Assignment:
The line with "body_size: -1290", the line with "window['e3e018a5-2bfc-4547-a809-b75ee3a90c06'] = true;", and all lines between them in the material below: return these exactly, and no others.

BEGIN

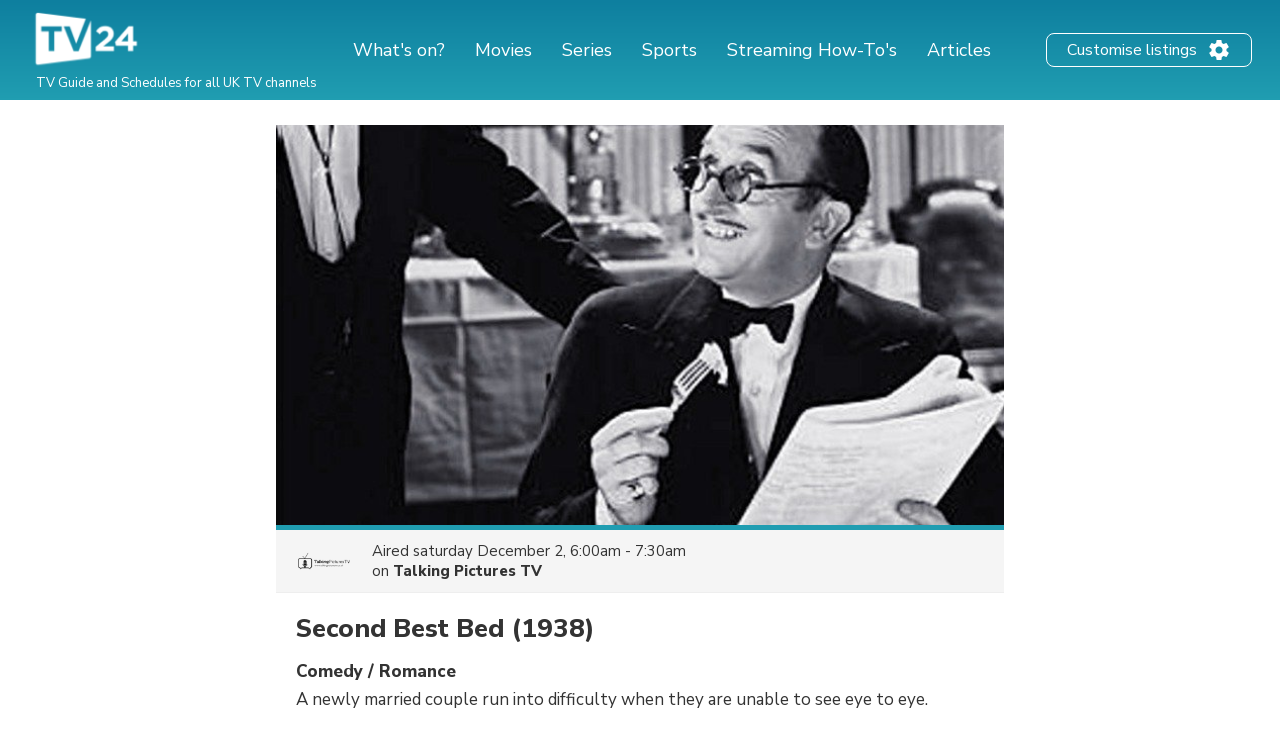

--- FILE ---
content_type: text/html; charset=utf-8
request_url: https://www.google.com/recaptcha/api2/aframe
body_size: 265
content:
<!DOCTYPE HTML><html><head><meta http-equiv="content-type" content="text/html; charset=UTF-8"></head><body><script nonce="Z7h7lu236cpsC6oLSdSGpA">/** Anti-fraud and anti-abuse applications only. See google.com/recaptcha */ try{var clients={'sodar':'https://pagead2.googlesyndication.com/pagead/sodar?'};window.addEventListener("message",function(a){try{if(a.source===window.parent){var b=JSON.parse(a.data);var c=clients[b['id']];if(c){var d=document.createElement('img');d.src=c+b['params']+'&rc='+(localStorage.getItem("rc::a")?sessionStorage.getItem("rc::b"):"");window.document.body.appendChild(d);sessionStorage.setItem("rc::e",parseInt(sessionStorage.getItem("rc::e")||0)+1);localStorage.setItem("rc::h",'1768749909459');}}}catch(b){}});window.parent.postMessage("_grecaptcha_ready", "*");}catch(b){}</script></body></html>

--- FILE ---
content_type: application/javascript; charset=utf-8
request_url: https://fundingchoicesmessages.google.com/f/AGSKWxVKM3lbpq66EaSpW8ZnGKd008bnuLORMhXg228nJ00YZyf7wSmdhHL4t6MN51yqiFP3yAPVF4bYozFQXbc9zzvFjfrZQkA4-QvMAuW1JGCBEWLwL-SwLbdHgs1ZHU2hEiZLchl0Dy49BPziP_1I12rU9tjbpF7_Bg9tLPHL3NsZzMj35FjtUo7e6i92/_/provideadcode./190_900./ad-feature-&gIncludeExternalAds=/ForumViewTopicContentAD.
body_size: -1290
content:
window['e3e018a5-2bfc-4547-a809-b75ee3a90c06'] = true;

END
BEGIN

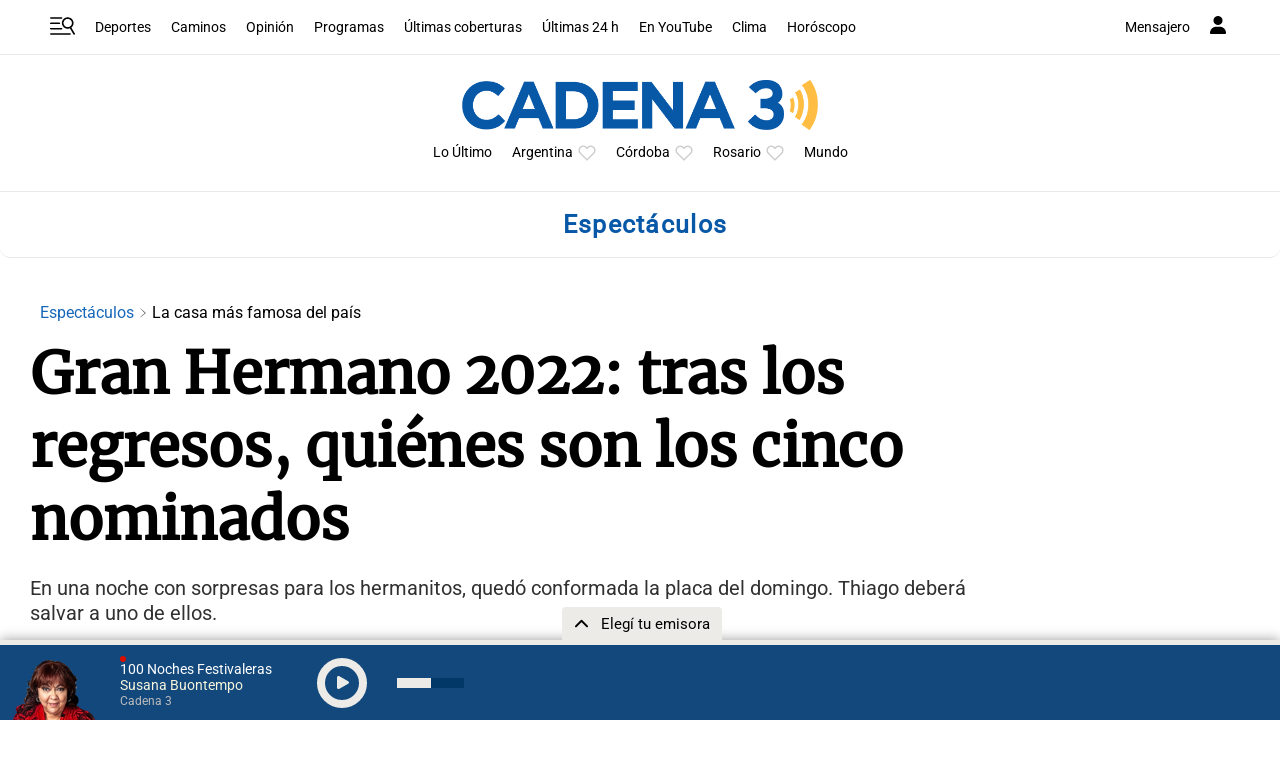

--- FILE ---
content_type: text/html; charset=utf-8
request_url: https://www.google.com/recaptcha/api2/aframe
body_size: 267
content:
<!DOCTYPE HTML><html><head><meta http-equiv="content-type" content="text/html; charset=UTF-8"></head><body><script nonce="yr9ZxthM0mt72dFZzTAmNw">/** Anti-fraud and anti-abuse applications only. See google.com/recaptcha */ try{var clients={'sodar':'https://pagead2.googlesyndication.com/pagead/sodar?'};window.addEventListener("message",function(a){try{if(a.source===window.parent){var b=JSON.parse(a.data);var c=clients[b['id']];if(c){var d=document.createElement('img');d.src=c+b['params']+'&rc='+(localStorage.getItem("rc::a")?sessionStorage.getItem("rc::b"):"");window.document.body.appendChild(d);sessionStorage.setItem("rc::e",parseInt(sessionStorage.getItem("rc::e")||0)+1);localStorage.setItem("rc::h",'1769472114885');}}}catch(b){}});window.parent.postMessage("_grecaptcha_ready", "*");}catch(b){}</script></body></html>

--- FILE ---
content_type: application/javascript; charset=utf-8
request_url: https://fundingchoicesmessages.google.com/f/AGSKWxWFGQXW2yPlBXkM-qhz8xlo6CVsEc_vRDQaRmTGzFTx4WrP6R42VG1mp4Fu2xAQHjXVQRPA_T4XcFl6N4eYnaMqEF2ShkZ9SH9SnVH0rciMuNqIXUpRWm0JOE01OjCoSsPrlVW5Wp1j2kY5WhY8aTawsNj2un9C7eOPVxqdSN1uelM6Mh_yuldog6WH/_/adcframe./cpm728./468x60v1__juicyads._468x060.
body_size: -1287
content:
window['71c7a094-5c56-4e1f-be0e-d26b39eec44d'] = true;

END

Response for this exercise:
body_size: -1290
content:
window['e3e018a5-2bfc-4547-a809-b75ee3a90c06'] = true;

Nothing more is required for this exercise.